Why is it that people go crazy for carrots but ignore parsnips? They're among the sweetest of the root vegetables, particularly after they've gone through the first frost. With the first deep chill, enzymes in the root begin converting stored starches into the sugar the plant will need come spring. It's the vegetable equivalent of transferring money from savings into checking.
Like other root vegetables, parsnips are covered with a corky skin that serves to protect them from any soil-borne foes, and they have a hard core that is actually the plumbing that transfers water from the soil up to the plants' leaves. Useful as those might be in the ground, they do nothing but get in the way on the plate, so careful cooks will remove them before cooking.
How to choose: Select parsnips that are firm, with no soft spots or discoloration. If there are tops attached, make sure they're fresh and green. Avoid parsnips that have lots of hairy secondary roots.
How to store: Refrigerate parsnips in a tightly sealed plastic bag.
How to prepare: Parsnips are terrific steamed or roasted and pureed with butter. But they're just as good glazed -- quarter peeled parsnips lengthwise and cut out the woody core; cook them over medium heat in a large covered skillet with just enough water to slick the bottom of the pan and as much butter as you want; when the parsnips are tender, turn up the heat to high, remove the lid and cook until the liquid has cooked off and the parsnips are beginning to brown. Nutmeg is nice.

Exercises to complete =
1. In the parsnip text, rewrite the passage starting at "How to prepare: Parsnips" and ending at "Nutmeg is nice.", swapping "skillet" for "sauté pan".
2. Answer these questions from the parsnip text:
(a) According to the text, what begins converting stored starches into sugar with the first deep chill?
(b) How does the text say parsnips should be stored?
(c) Which parsnips does the text advise avoiding?
The material after this text plays no part in this exercise.

Supplied data =
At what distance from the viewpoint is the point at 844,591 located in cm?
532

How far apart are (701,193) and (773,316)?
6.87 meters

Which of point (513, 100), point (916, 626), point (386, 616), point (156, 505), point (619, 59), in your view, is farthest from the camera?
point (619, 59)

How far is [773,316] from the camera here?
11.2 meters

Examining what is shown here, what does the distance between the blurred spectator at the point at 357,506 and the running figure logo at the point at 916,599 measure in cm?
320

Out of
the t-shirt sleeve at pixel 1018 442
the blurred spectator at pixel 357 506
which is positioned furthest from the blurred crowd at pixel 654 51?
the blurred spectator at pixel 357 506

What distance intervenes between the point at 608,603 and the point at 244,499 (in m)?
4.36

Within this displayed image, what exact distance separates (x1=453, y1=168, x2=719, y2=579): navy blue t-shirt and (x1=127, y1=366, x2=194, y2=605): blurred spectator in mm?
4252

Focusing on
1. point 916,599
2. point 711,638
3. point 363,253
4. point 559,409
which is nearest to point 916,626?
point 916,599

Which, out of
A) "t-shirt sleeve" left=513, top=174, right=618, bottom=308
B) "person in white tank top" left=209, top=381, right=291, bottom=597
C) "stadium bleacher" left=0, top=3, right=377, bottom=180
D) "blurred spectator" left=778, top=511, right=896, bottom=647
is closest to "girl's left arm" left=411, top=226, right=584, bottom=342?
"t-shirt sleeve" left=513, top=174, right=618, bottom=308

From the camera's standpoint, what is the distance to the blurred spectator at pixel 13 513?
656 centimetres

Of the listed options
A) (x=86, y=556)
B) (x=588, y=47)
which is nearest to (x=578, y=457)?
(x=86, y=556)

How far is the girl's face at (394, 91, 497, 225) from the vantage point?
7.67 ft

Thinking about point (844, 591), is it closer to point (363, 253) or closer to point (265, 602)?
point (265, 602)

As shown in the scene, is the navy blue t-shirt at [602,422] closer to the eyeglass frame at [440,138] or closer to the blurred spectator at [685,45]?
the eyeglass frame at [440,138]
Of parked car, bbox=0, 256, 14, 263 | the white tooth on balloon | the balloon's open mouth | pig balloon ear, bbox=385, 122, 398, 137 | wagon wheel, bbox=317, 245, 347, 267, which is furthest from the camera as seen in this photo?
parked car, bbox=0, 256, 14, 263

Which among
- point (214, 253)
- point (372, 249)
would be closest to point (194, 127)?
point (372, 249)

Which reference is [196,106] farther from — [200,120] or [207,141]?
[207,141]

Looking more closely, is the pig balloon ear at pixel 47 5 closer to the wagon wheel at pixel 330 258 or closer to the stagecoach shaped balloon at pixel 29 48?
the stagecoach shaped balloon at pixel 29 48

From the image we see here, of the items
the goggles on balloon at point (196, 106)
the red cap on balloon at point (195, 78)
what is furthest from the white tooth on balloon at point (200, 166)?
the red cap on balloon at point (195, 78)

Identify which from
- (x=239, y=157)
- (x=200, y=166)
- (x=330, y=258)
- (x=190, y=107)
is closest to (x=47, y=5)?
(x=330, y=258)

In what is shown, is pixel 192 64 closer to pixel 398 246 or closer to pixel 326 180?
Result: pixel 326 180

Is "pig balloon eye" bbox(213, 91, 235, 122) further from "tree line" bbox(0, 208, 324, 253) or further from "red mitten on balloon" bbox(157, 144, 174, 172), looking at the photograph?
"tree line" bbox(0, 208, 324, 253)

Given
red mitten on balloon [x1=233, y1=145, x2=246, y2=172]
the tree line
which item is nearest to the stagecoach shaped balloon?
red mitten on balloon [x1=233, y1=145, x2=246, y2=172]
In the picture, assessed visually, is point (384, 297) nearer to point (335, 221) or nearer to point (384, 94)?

Exercise answers =
1.
How to prepare: Parsnips are terrific steamed or roasted and pureed with butter. But they're just as good glazed -- quarter peeled parsnips lengthwise and cut out the woody core; cook them over medium heat in a large covered sauté pan with just enough water to slick the bottom of the pan and as much butter as you want; when the parsnips are tender, turn up the heat to high, remove the lid and cook until the liquid has cooked off and the parsnips are beginning to brown. Nutmeg is nice.

2.
(a) Enzymes in the root.
(b) Refrigerated in a tightly sealed plastic bag.
(c) Parsnips that have lots of hairy secondary roots.